Di hutan rawa gambut Sebangau, Kalimantan Tengah, dua orangutan betina dewasa dan satu orangutan betina remaja terlihat mengunyah daun Dracaena cantleyi selama tiga hingga lima menit dan kemudian menggosokkan busa hijau-putih yang dihasilkan pada lengan dan kaki mereka selama 35 menit. 

Sepuluh tahun kemudian, sebuah penelitian lanjutan mengkonfirmasi perilaku yang sama pada enam betina dewasa tambahan dan satu jantan bergelang dari populasi yang sama (busa tersebut dioleskan dan dipijatkan ke kulit hingga 45 menit). Perilaku ini tampaknya disengaja karena hanya bagian tubuh tertentu yang diperlakukan, perilaku ini diulang beberapa kali hingga rambut benar-benar basah dan seluruh proses memakan waktu yang cukup lama. Orangutan tidak pernah teramati menelan daunnya. 

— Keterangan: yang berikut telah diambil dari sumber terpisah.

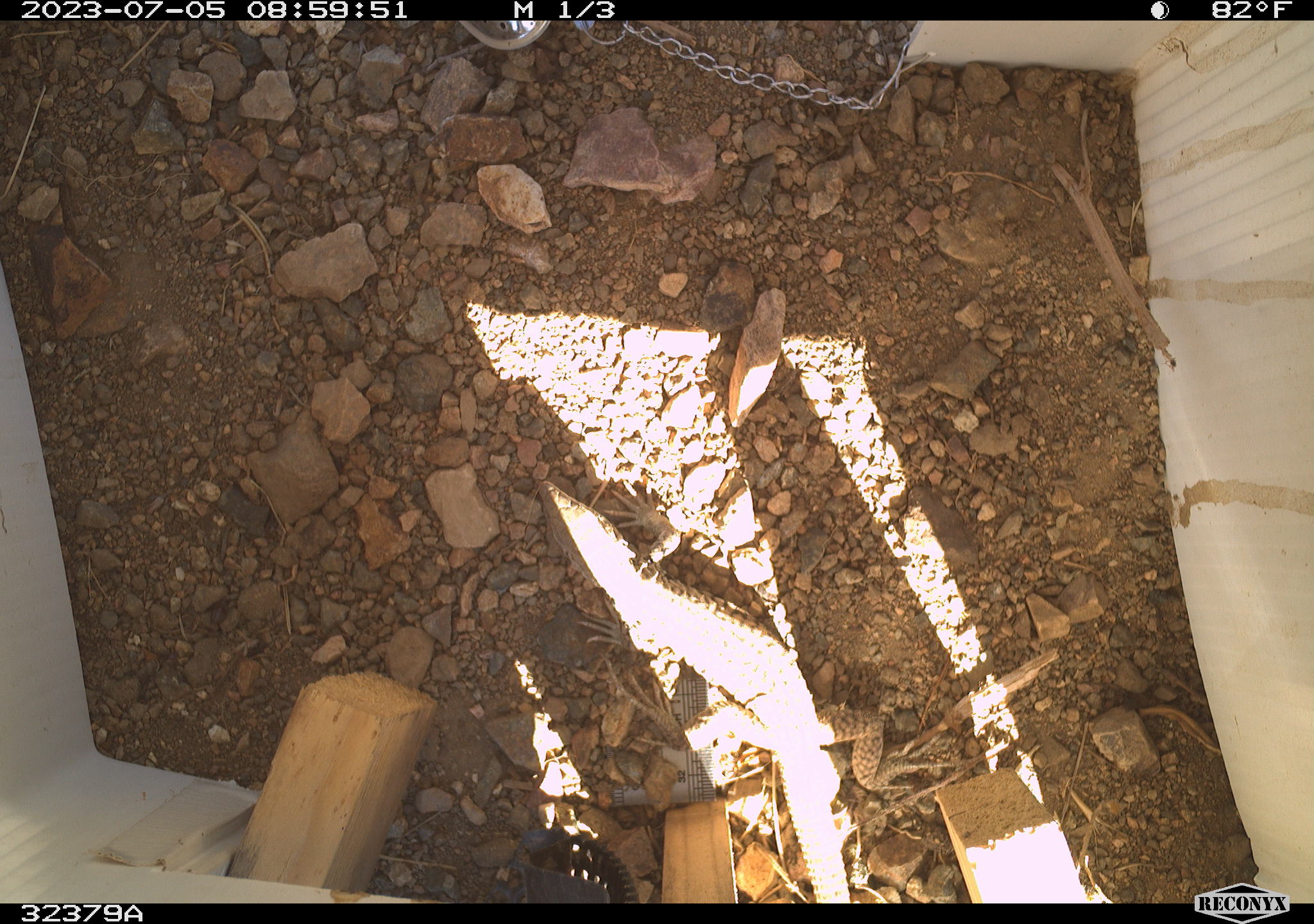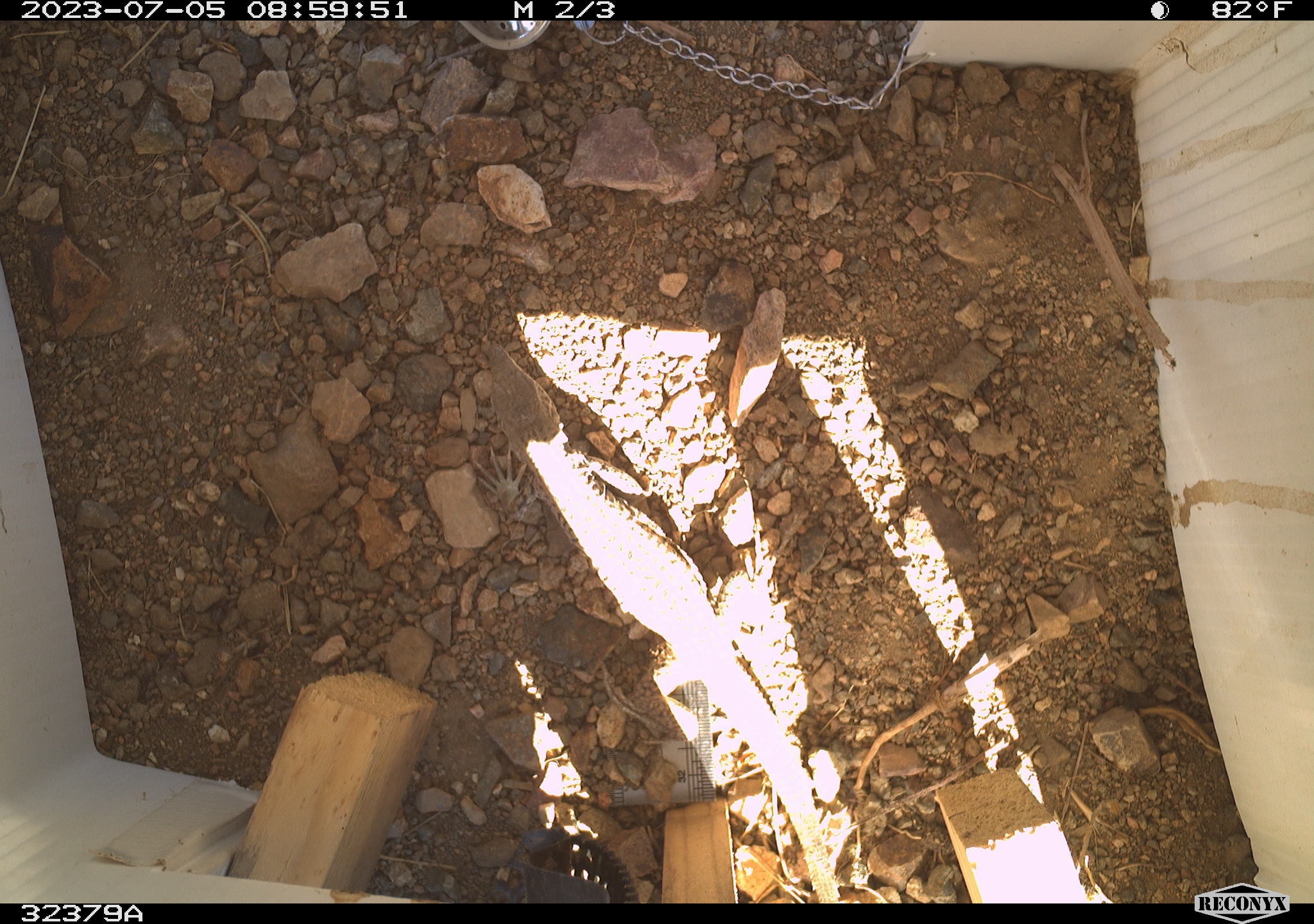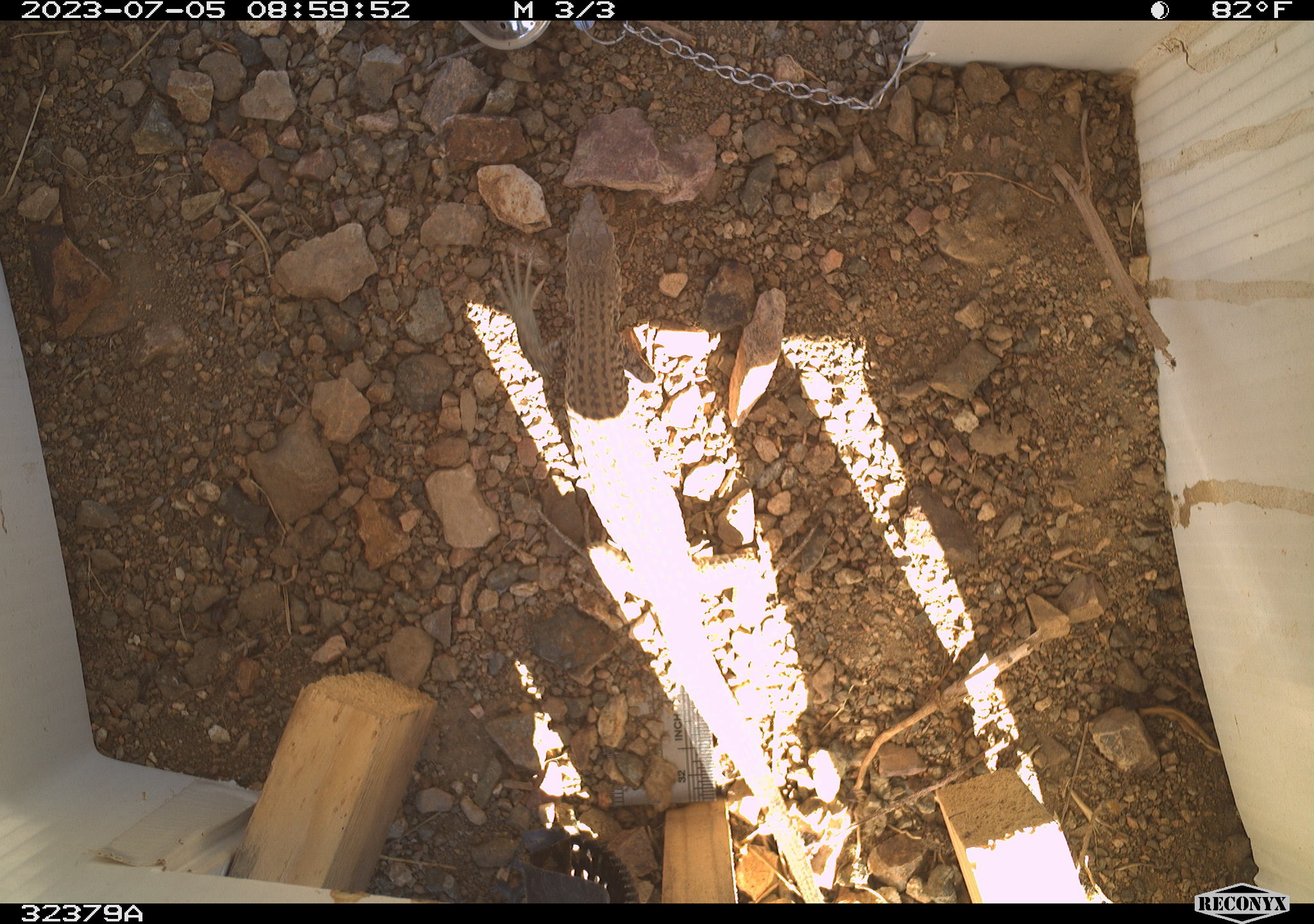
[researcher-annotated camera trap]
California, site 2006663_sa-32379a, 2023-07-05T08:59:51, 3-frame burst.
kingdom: Animalia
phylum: Chordata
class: Reptilia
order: Squamata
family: Teiidae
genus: Aspidoscelis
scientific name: Aspidoscelis tigris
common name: western whiptail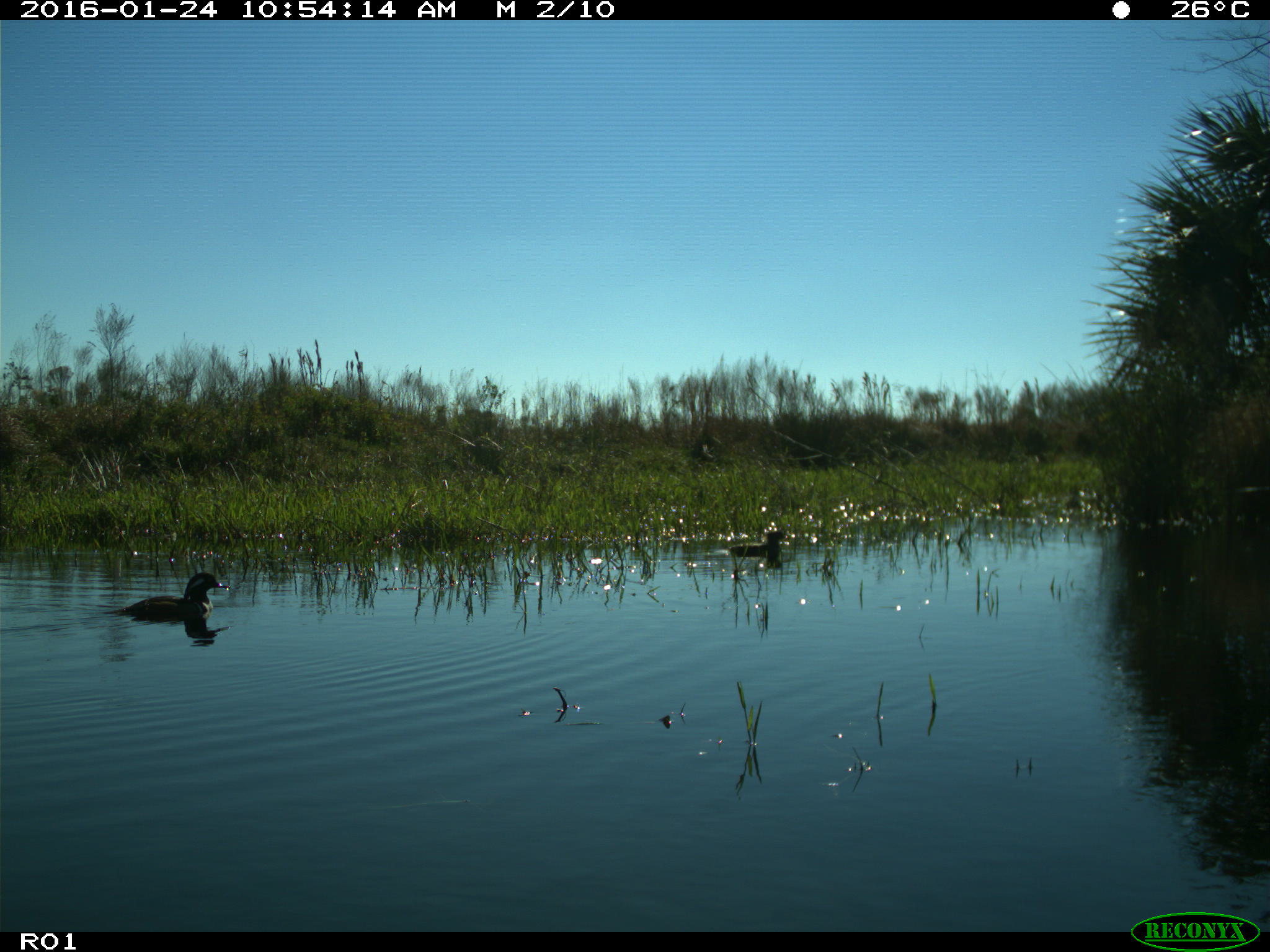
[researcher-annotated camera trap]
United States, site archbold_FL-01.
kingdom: Animalia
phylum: Chordata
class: Aves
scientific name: Aves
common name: birds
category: unidentified bird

Dracaena cantleyi adalah tanaman obat yang digunakan oleh masyarakat adat untuk beberapa perawatan medis termasuk nyeri otot, nyeri sendi atau tulang, nyeri setelah stroke dan pembengkakan. Memang, analisis farmakologis mengungkapkan bahwa Dracaena cantleyi menghambat produksi sitokin inflamasi yang diinduksi oleh TNF sehingga bertindak sebagai agen anti-inflamasi.